• _SOURCE_
###

Vu la déclaration d'appel de la SAS Lure Distribution en date du 08/02/2013 ;

Vu les conclusions déposées et dûment notifiées par les parties, au RPVA le 27/08/2013 puis le 02/04/2014 pour l'appelante, et le 13/01/2014 pour la SNC Lidl, intimée et appelante incidente ;

Vu l'ordonnance de clôture du 02/04/2014 ;

Vu les conclusions de procédure déposées le 10/04/2014 par l'intimée, tendant à faire écarter les conclusions de fond de l'appelante susvisées, et les conclusions en réplique de l'appelante du 02/05/2014 tendant au rejet de cette requête ;

Vu les pièces régulièrement communiquées ;

SUR CE

La SNC Lidl conclut en vain à l'irrecevabilité de l'appel, sans développer aucun moyen à l'appui de cette prétention qu'elle n'a pas, au surplus, soumise au Conseiller de la mise en état.

Si désagréable qu'il soit de constater qu'une partie qui conclut le jour même annoncé de longue date pour la clôture ne se donne pas le soin d'indiquer à la partie adverse comme au Conseiller de la mise en état le motif d'un tel comportement, il n'en résulte pas obligatoirement que lesdites conclusions doivent être écartées, sans qu'il soit procédé à un examen particulier de ces écritures pour en vérifier le contenu et déterminer si les droits de la partie adverse ont été objectivement atteints : en l'espèce, il apparaît que le seul ajout de ces conclusions, par rapport aux précédentes du , réside dans la citation d'une décision jurisprudentielle que la SNC Lidl ne peut ignorer (étant partie à cette procédure), et dans la réponse à une objection élevée par la SNC Lidl quant à la communication effective d'une pièce : dans ces conditions, il n'existe aucun motif d'écarter les conclusions de l'appelante du 02/04/2014, et la Cour statuera au vu de ces dernières conclusions pour celle-ci et des dernières conclusions de l'intimée et appelante incidente du 13/01/2014, ci-dessus visées, auxquelles il est expressément référé pour l'exposé complet des moyens et prétentions des parties, en application de l'article 455 du Code de procédure civile .

Sur le fond, la SAS Lure Distribution sollicite l'infirmation du jugement en ce qu'il a fait droit à la demande principale de la SNC Lidl, et réitère sa demande reconventionnelle ;

L'intimée, qui conclut à la confirmation de la décision entreprise en son principe, sollicite, par voie d'appel incident, la fixation des dommages-intérêts à elle alloués à 100 000 euro ainsi que la publication de l'arrêt à intervenir dans la presse régionale et professionnelle.

Il est constant que l'opération de publicité comparative mise en place par la SAS Lure Distribution à partir du 20 juin 2009, sous la forme de l'exposition dans son magasin de deux chariots contenant l'un des produits vendus sous l'enseigne E Leclerc, l'autre des produits vendus par Lidl, accompagnée d'une affiche de comparaison de prix concluant en faveur des premiers, est une réplique à la campagne de publicité comparative organisée par la SNC Lidl, sous la forme de la distribution de prospectus intitulés "Nos offres cette semaine qui est vraiment le moins cher sur ces produits de marque distributeur comparez c'est Lidl et pas Leclerc" .

###

Un bloc de données
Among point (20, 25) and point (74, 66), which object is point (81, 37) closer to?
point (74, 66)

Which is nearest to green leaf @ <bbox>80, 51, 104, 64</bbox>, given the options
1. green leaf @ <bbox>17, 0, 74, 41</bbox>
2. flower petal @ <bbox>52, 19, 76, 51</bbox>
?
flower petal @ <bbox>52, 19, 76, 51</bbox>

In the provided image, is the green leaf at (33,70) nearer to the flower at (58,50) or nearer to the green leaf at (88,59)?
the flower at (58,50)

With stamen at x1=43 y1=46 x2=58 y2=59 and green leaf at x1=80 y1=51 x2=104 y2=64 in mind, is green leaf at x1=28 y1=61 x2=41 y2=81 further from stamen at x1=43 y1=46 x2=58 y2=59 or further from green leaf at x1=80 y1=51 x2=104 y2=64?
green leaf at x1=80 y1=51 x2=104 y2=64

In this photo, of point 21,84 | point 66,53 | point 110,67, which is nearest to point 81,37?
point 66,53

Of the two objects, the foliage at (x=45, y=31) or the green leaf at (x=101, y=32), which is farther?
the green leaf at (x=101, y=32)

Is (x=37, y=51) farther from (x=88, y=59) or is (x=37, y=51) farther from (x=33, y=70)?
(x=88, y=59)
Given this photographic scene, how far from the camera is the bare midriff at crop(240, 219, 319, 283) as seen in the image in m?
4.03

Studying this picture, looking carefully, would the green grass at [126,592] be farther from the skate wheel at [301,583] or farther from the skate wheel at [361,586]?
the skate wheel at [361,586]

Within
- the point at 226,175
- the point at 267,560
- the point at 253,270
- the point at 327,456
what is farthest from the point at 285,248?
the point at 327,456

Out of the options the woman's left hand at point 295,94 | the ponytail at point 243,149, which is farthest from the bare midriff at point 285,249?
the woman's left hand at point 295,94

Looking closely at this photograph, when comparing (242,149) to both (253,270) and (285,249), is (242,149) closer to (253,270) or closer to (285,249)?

###

• _PROBLÈME POSÉ_
D'après la source, quel montant de dommages-intérêts la SNC Lidl demande-t-elle par voie d'appel incident ?

• _RÉPONSE_
100 000 euros.